Pitfalls To Avoid
Pitfalls to Avoid: Let us do another example that points out a real pitfall. Consider the formulas Ff = ∀x.∃y.(x − y) = 1 and Ft = ∀y.∃x.(x − y) = 1. Over
natural numbers, Ff is false (consider x = 0) while Ft is true. Following the method for DFA construction all the way through, however,
Figure 20.6 (which only represents the common matrix of these formulas) will reduce to the same machine with empty language as shown in Figure 20.5. In other words, our reasoning shows that Ff and Ft are false.
The restriction of equal bit-vector lengths: Let us think a bit more carefully about how the DFA construction method treats the matrix x−y = 1. This DFA is based on the following conventions:
- Bit-sequences are to be interpreted in unsigned binary.

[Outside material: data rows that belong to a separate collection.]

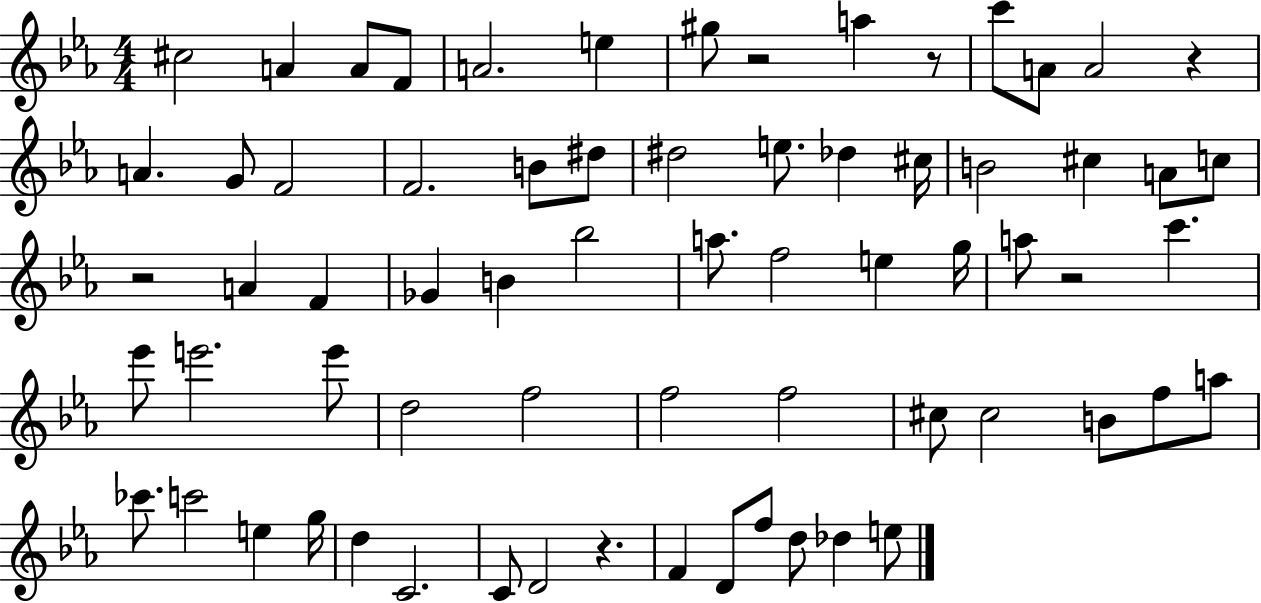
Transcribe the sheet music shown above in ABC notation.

X:1
T:Untitled
M:4/4
L:1/4
K:Eb
^c2 A A/2 F/2 A2 e ^g/2 z2 a z/2 c'/2 A/2 A2 z A G/2 F2 F2 B/2 ^d/2 ^d2 e/2 _d ^c/4 B2 ^c A/2 c/2 z2 A F _G B _b2 a/2 f2 e g/4 a/2 z2 c' _e'/2 e'2 e'/2 d2 f2 f2 f2 ^c/2 ^c2 B/2 f/2 a/2 _c'/2 c'2 e g/4 d C2 C/2 D2 z F D/2 f/2 d/2 _d e/2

For example, 1 represents the value 1 in decimal while 11 represents 3 in decimal.
- We will accept x and y bit serially with the number of bits of x and y seen at any stage being equal. Suppose we have seen n 1s corresponding to y. What should be the n-long bit sequence corresponding to x such that x − y = 1? We immediately realize that there is no such x!
Therefore, we have to read ∀y.∃x.(x − y) = 1 as
∀y.∃x.[(x − y) = 1 ∧ eqlen(x, y)],
where eqlen is a predicate that asserts that the bit-serial vectors modeling x and y have the same length. With this interpretation, both formulas emerge false. In other words, for any run of y’s of all 1s (equal in magnitude to 2n − 1 for various n), there is no run of x of the same length that exceeds this magnitude.